Visual spatial reasoning items:
————
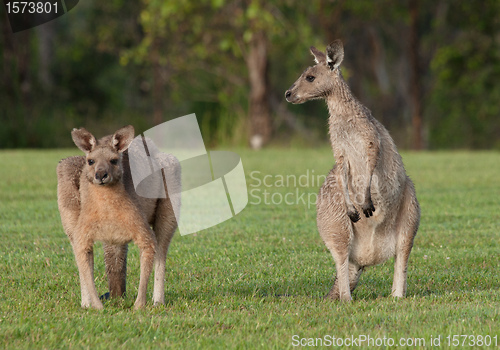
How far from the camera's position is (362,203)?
5.24 metres

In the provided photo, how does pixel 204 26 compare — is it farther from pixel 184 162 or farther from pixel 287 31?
pixel 184 162

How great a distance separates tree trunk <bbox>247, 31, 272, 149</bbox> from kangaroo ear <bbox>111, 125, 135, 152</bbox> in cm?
1648

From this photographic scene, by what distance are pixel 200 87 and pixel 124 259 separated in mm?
22165

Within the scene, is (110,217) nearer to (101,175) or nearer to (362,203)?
(101,175)

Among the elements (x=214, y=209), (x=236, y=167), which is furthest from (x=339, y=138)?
(x=236, y=167)

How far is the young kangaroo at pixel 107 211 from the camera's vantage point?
480cm

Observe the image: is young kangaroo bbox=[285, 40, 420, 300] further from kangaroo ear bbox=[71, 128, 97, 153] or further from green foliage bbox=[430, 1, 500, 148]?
green foliage bbox=[430, 1, 500, 148]

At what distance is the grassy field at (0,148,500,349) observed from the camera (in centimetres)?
434

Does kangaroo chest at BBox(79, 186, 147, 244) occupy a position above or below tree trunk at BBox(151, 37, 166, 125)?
below

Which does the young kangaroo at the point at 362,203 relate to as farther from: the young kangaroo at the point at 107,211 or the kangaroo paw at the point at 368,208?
the young kangaroo at the point at 107,211

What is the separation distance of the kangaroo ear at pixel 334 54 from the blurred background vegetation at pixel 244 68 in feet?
43.8

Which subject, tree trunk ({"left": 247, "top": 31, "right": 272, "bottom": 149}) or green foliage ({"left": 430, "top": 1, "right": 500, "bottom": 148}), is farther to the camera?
green foliage ({"left": 430, "top": 1, "right": 500, "bottom": 148})

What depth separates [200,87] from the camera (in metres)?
27.1

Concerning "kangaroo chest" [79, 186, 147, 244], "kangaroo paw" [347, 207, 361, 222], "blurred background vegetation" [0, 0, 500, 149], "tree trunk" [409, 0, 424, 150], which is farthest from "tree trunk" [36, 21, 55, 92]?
"kangaroo paw" [347, 207, 361, 222]
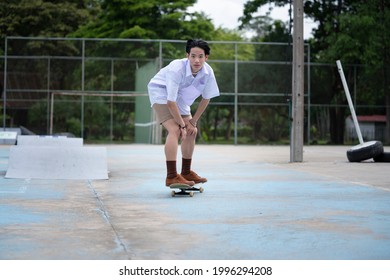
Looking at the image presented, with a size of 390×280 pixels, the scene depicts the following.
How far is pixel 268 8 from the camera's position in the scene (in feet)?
128

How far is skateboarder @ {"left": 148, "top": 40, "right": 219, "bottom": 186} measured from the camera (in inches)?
319

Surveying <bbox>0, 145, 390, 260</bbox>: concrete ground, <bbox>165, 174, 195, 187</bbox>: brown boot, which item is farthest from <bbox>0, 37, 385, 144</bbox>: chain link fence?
<bbox>165, 174, 195, 187</bbox>: brown boot

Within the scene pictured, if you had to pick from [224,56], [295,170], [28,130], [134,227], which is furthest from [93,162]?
[224,56]

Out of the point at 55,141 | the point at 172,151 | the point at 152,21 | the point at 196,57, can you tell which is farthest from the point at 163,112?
the point at 152,21

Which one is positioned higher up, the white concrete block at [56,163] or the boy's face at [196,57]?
the boy's face at [196,57]

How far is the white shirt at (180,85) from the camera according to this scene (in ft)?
26.5

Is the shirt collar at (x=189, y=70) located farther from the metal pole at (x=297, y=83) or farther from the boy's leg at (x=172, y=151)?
the metal pole at (x=297, y=83)

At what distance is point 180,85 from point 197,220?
239 cm

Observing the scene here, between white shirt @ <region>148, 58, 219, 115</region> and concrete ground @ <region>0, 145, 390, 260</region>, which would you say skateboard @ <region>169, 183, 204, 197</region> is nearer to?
concrete ground @ <region>0, 145, 390, 260</region>

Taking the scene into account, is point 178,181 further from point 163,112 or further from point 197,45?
point 197,45

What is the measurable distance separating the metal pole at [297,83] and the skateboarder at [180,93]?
26.1 ft

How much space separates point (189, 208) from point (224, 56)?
4835cm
————
Reproduce every line of the items above verbatim, omitting the pictures from your answer.

How far from the camera's position is (362,203)?
5.24 metres

In the provided photo, how does pixel 204 26 compare — is it farther from pixel 184 162 or farther from pixel 287 31?
pixel 184 162

How great a distance separates tree trunk <bbox>247, 31, 272, 149</bbox> from kangaroo ear <bbox>111, 125, 135, 152</bbox> in cm?
1648

From this photographic scene, by what distance are pixel 200 87 and pixel 124 259 separated in mm?
22165

Within the scene, is (110,217) nearer to (101,175) or nearer to (362,203)?
(101,175)

Among the elements (x=214, y=209), (x=236, y=167), which is furthest from (x=339, y=138)?
(x=236, y=167)

How far is the young kangaroo at pixel 107 211 from the camera's vantage point?
480cm

Observe the image: is young kangaroo bbox=[285, 40, 420, 300] further from kangaroo ear bbox=[71, 128, 97, 153] or further from green foliage bbox=[430, 1, 500, 148]?
green foliage bbox=[430, 1, 500, 148]

At what distance is the grassy field at (0,148,500,349) observed from the camera (in centimetres)?
434

Does kangaroo chest at BBox(79, 186, 147, 244) occupy a position above or below tree trunk at BBox(151, 37, 166, 125)?
below

Which does the young kangaroo at the point at 362,203 relate to as farther from: the young kangaroo at the point at 107,211 or the kangaroo paw at the point at 368,208?
the young kangaroo at the point at 107,211

What is the separation distance of the kangaroo ear at pixel 334 54 from the blurred background vegetation at pixel 244 68 in feet?
43.8

Which subject, tree trunk ({"left": 247, "top": 31, "right": 272, "bottom": 149}) or green foliage ({"left": 430, "top": 1, "right": 500, "bottom": 148}), is farther to the camera?
green foliage ({"left": 430, "top": 1, "right": 500, "bottom": 148})

What depth separates [200,87] from the camera (in metres)?
27.1

Concerning "kangaroo chest" [79, 186, 147, 244], "kangaroo paw" [347, 207, 361, 222], "blurred background vegetation" [0, 0, 500, 149], "tree trunk" [409, 0, 424, 150], which is farthest from "tree trunk" [36, 21, 55, 92]?
"kangaroo paw" [347, 207, 361, 222]
Looking at the image presented, with a size of 390×280 pixels, the scene depicts the following.
How far is pixel 268 8 from the camera's position in the scene (in feet)?
128

How far is skateboarder @ {"left": 148, "top": 40, "right": 219, "bottom": 186} measured from the camera (in inches)?
319

Surveying <bbox>0, 145, 390, 260</bbox>: concrete ground, <bbox>165, 174, 195, 187</bbox>: brown boot, which item is farthest from <bbox>0, 37, 385, 144</bbox>: chain link fence?
<bbox>165, 174, 195, 187</bbox>: brown boot

Within the scene pictured, if you had to pick from [224,56], [295,170], [28,130], [134,227], which is furthest from [93,162]?
[224,56]

Out of the point at 55,141 | the point at 172,151 | the point at 152,21 | the point at 196,57, can you tell which is farthest from the point at 163,112?
the point at 152,21

Which one is positioned higher up, the white concrete block at [56,163] or the boy's face at [196,57]?
the boy's face at [196,57]

How far is the white shirt at (180,85) from the camera according to this scene (in ft)?
26.5

Is the shirt collar at (x=189, y=70) located farther from the metal pole at (x=297, y=83) or farther from the boy's leg at (x=172, y=151)?
the metal pole at (x=297, y=83)

At what distance is point 180,85 from point 197,220?
239 cm

Observing the scene here, between white shirt @ <region>148, 58, 219, 115</region> and concrete ground @ <region>0, 145, 390, 260</region>, which would you say skateboard @ <region>169, 183, 204, 197</region> is nearer to?
concrete ground @ <region>0, 145, 390, 260</region>

Taking the scene into account, is point 178,181 further from point 163,112 or further from point 197,45?
point 197,45

What is the measurable distance separating the metal pole at [297,83] and the skateboarder at [180,93]?
26.1 ft

How much space separates point (189, 208) from point (224, 56)?
4835cm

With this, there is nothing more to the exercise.